• Exercise
Transcribe everything in the passage on GARCH models from "The standard GARCH" down to "2.4.2. Integrated GARCH (iGARCH)".

• Reading passage
## BEGIN
The standard GARCH model (Bollerslev, 1986) represented as sGARCH(1, 1) is given as

$\begin{equation} \sigma_t^2 = \omega+ \alpha_1 \epsilon_{t-1}^2 + \beta_1 \sigma_{t-1}^2 \end{equation}$

(7)

2.4.2. Integrated GARCH (iGARCH)

Suppose the sum of the coefficients in Equation 6 is equal to 1, the GARCH process is called an Integrated GARCH (iGARCH). That is, the iGARCH models are unit-root GARCH models. A basic characteristic of the iGARCH model is that the effect of past squared shocks $\eta_{t-i} = x_{t-1}^2 - \sigma_{t-i}^2$ for $i > 0$ on $x_t^2$ is persistent. An iGARCH(p, q) model assumes the form

$\begin{equation} \begin{aligned} x_t & = \sigma_t \epsilon_t \\ \sigma_t^2 & = \omega + \sum\limits_{i = 1}^{p} \beta_i \sigma_{t-i}^2 + \sum\limits_{j = 1}^{q}(1-\beta_j)\alpha_{t-j}^2 \end{aligned} \end{equation}$

(8)
## END
• Data shown
## BEGIN
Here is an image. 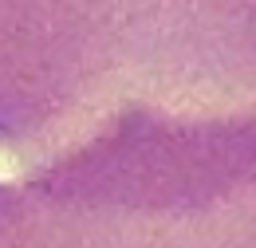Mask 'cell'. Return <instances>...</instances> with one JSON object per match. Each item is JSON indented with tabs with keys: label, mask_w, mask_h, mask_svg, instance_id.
<instances>
[{
	"label": "cell",
	"mask_w": 256,
	"mask_h": 248,
	"mask_svg": "<svg viewBox=\"0 0 256 248\" xmlns=\"http://www.w3.org/2000/svg\"><path fill=\"white\" fill-rule=\"evenodd\" d=\"M0 248H256V114L106 118L0 182Z\"/></svg>",
	"instance_id": "7a4b0ae2"
},
{
	"label": "cell",
	"mask_w": 256,
	"mask_h": 248,
	"mask_svg": "<svg viewBox=\"0 0 256 248\" xmlns=\"http://www.w3.org/2000/svg\"><path fill=\"white\" fill-rule=\"evenodd\" d=\"M122 110L256 114V0H0V150L40 166Z\"/></svg>",
	"instance_id": "6da1fadb"
}]
</instances>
## END
• Problem solution
The standard GARCH model (Bollerslev, 1986) represented as sGARCH(1, 1) is given as

$\begin{equation} \sigma_t^2 = \omega+ \alpha_1 \epsilon_{t-1}^2 + \beta_1 \sigma_{t-1}^2 \end{equation}$

(7)

2.4.2. Integrated GARCH (iGARCH)